Plasma-Lyte 148 is a cocktail of electrolytes described elsewhere.
The water distributes rapidly (within about 15 minutes) from the intravascular to the interstitial compartment, and becomes trapped there. All the electrolytes in it (except for the acetate and gluconate) end up trapped in the extracellular space, and the water has nowhere to go. The acetate disappears into the cells and the gluconate… well, who knows.
The bicarbonate precursors, being ineffective osmoles, vanish from our calculations. What remains is a hypoosmolar soup (244 mOsm/L).
So, in fact we have diluted the concentration of electrolytes in the body fluid compartments with Plasma-Lyte.
61 mOsm of the electolytes end up in the intravascular flud, and 183 in the extravascular.
If we consider that the sodium concentraton is initially 140, then it will rise by 0.8 mmol/L.
If the chloride was initially 100, it will rise by 0.4 mmol/L.
Since the osmolality of the compartments decreases by only 10.8 mOsm/L, there is some minimal osmoreceptor response (this represents a slightly more than 3% change).
The intravascular compartment volume increases by 228ml – from 5000ml to 5228ml.
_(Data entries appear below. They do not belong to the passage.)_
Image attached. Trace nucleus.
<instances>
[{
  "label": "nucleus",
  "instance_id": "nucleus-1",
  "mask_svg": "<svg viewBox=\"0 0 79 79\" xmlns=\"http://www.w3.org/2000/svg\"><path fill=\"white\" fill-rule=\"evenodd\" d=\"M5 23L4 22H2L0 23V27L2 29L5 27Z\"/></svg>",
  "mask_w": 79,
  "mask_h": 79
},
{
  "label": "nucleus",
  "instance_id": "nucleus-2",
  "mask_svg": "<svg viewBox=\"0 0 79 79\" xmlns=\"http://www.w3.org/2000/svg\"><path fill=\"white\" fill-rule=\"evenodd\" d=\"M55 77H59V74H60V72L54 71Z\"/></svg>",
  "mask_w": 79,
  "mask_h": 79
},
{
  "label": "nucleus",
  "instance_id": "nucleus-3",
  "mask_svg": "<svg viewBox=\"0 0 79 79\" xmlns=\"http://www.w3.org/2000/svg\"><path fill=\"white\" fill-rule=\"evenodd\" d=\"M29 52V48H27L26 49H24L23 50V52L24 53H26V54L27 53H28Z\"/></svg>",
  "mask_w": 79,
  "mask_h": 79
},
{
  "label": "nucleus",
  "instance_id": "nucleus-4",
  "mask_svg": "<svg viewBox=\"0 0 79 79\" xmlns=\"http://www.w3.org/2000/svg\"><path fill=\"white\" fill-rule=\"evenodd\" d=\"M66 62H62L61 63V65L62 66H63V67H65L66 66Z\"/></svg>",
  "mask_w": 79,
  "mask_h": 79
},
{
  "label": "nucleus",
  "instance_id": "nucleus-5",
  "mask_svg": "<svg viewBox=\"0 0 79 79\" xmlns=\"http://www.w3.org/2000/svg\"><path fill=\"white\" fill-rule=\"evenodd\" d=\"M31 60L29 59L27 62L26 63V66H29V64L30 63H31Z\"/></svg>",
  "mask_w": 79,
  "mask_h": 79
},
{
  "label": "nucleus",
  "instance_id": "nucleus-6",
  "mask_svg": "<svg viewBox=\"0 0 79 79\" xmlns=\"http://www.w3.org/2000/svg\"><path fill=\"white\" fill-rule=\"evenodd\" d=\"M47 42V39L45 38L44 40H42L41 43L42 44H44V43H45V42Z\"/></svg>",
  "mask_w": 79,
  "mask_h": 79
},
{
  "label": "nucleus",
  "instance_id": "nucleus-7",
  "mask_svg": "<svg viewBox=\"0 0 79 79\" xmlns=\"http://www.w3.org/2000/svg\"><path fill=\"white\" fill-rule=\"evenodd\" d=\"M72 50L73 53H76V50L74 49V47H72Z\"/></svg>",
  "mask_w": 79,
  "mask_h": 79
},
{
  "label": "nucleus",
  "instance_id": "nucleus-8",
The increase in intravascular volume is 4.5% - outside the volume receptor sensitivity threshold.
This is explained in detail elsewhere.
But of course. The great guru of applied fluid physiology, Dr Lobo, is a co-author of this recently published paper.
Following the infusion of 2 L of Plasmalyte 148, an initial increase of plasma volume of 29% was observed; at the end of 4 hours only 14% remained. (that would be 7% with 1 litre, or 245mls in our model). As predicted, hyperchloraemia did not occur.